Avian influenza viruses (AIVs) have a wide range of hosts, from birds to mammals (1–7). Notably, multiple subtypes of influenza viruses (H3, H4, H6, H9, H10, etc.) have also circulated and evolved in live poultry markets (LPMs), which are considered to be recombinant sources of AIVs in China (8–10). Meanwhile, highly pathogenic AIVs (HPAIVs) and low pathogenic AIVs (LPAIVs) frequently undergo reassortment with each other (7–9, 11–13). In particular, H3 subtype AIVs can be detected in LPMs in China (9). As we know, H3 subtype AIVs have a wide host range, including birds, humans, pigs, dogs, and horses (3, 4, 14–17). H3 subtype AIVs can serve their gene segments to other HPAIVs and also reassort with other AIV subtypes (10, 18–20).
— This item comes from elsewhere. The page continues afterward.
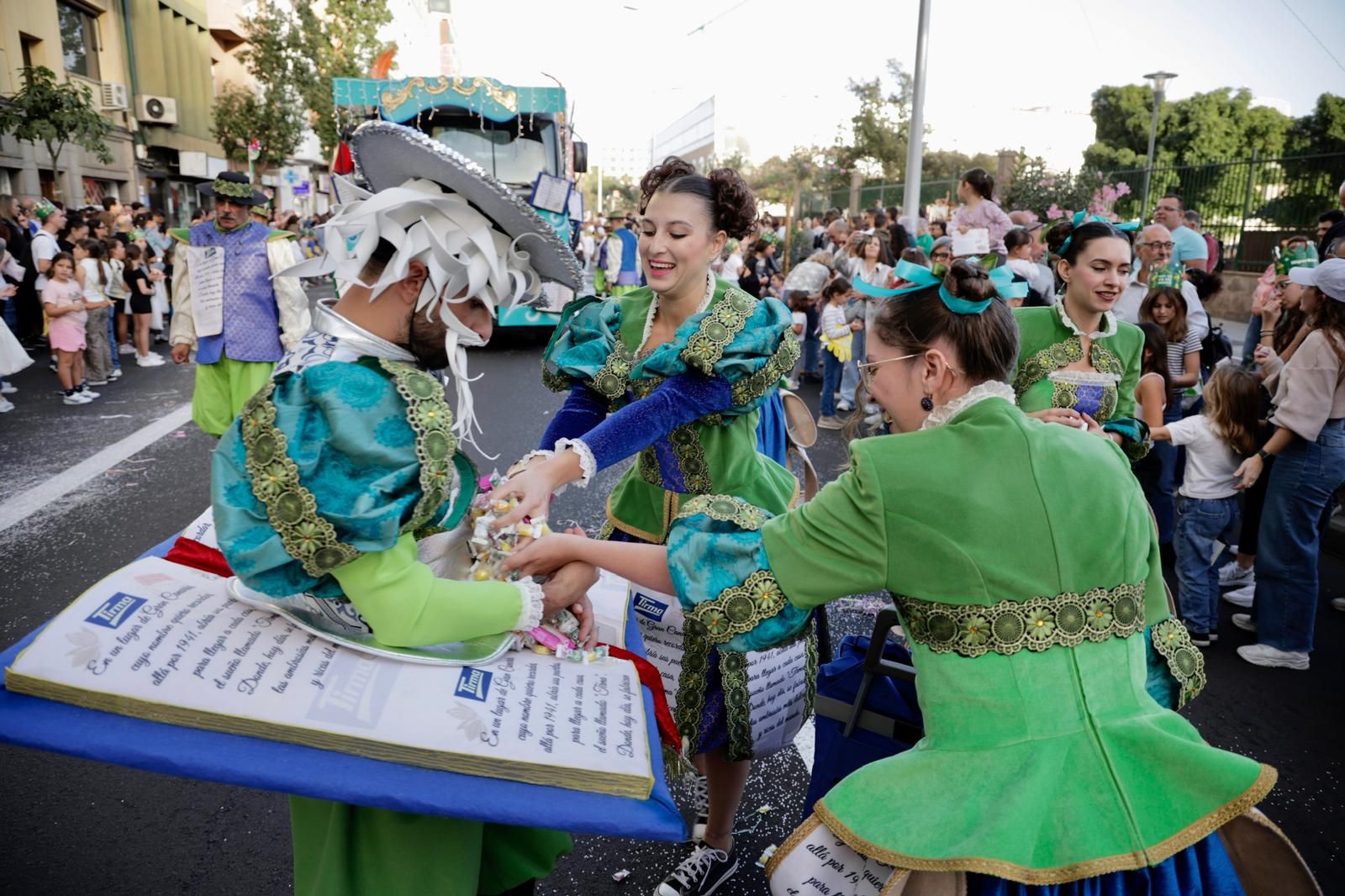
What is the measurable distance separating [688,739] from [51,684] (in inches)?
61.5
So, the monitoring of H3 subtype AIVs is of great significance to public health.
An H3N2 strain of AIV was isolated from a duck in September 2016 in Jiangsu, China, and named A/duck/Jiangshu/YZ916/2016(H3N2). RT-PCR was performed by universal primers (21), followed by sequencing (Nanjing Genscript). The DNA sequences were edited with Lasergene version 7.1 software (DNASTAR), and genetic evolution analysis of the isolate was performed with MEGA7 software.
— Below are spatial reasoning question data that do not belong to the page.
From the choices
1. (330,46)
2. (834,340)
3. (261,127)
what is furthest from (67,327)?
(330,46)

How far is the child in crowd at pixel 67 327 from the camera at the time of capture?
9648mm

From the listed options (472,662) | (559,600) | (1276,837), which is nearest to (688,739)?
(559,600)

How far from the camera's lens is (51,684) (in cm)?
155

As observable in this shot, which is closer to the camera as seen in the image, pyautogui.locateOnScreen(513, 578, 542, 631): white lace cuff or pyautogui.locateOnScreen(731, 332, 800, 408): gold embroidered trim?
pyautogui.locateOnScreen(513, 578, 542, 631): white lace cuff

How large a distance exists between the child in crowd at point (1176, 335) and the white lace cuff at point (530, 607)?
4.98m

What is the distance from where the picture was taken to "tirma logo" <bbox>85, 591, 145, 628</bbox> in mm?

The complete genome of the isolate included eight genes, polymerase basic 2 (PB2), polymerase basic 1 (PB1), polymerase acidic (PA), hemagglutinin (HA), nucleoprotein (NP), neuraminidase (NA), matrix (M), and nonstructural (NS) proteins. The open reading frame lengths of these segments are 2,280, 2,277, 2,151, 1,701, 1,497, 1,401, 982, and 838 nucleotides, respectively. PEKQTR↓G at the cleavage site of the isolate indicated that the virus was an LPAIV. The potential glycosylation sites of the isolate revealed that there were five potential N-linked glycosylation sites in HA (positions 22, 38, 165, 285, and 483) and six in NA (positions 61, 69, 86, 146, 200, and 402). Moreover, there were amino acid residues, Q226 and G228, at the receptor binding site in the HA protein, which indicated that the isolate preferentially binds to a receptor of avian origin. In PB2, there were no mutations for E627K and D701N, which are associated with mammalian host adaptation (22).
Genetic evolution analysis of the eight genes of the isolate indicated that the HA gene showed a high similarity (97%) with isolate A/duck/Jiangsu/J2186/2014(H3). The NA gene showed high homology (99%) with isolate A/chicken/Ganzhou/G243/2016(H3N2). The PB2 gene showed the highest homology (98%) with isolate A/duck/Jiangxi/21224/2013(H7N3). The PB1 gene showed the highest homology (99%) with isolate A/chicken/Huzhou/3916/2013(H7N3). The PA gene showed the highest homology (99%) with isolate A/duck/Mongolia/520/2015(H1N1). The NP gene showed the highest homology (99%) with isolate A/duck/Jiangxi/21710/2013(H7N3). The M gene showed the highest homology (99%) with isolate A/muscovy duck/Vietnam/LBM348/2013(H3N8). The NS gene was most closely related to isolate A/environment/Korea/W478/2014(H7N7) with 99% homology. Overall, the isolate was a novel reassortant H3N2 AIV originating from H1N1, H3, and H7.
H3 subtype AIVs can pose a great threat to public health, and thus the genome information reported here can help further epidemiological investigations of H3 subtype AIVs in China.
Accession number(s).This genome sequence has been deposited in GenBank under the accession numbers MG021165 to MG021172.